Reproduce each of the following lines word for word.

Exercise materials »
[BEGIN]

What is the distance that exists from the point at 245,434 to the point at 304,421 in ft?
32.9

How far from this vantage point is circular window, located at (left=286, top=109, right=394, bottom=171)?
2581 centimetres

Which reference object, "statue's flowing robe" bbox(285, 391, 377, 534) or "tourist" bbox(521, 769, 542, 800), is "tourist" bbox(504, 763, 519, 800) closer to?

[END]

Full solution »
What is the distance that exists from the point at 245,434 to the point at 304,421 in ft?
32.9

How far from this vantage point is circular window, located at (left=286, top=109, right=394, bottom=171)?
2581 centimetres

Which reference object, "statue's flowing robe" bbox(285, 391, 377, 534) or "tourist" bbox(521, 769, 542, 800), is "tourist" bbox(504, 763, 519, 800) closer to?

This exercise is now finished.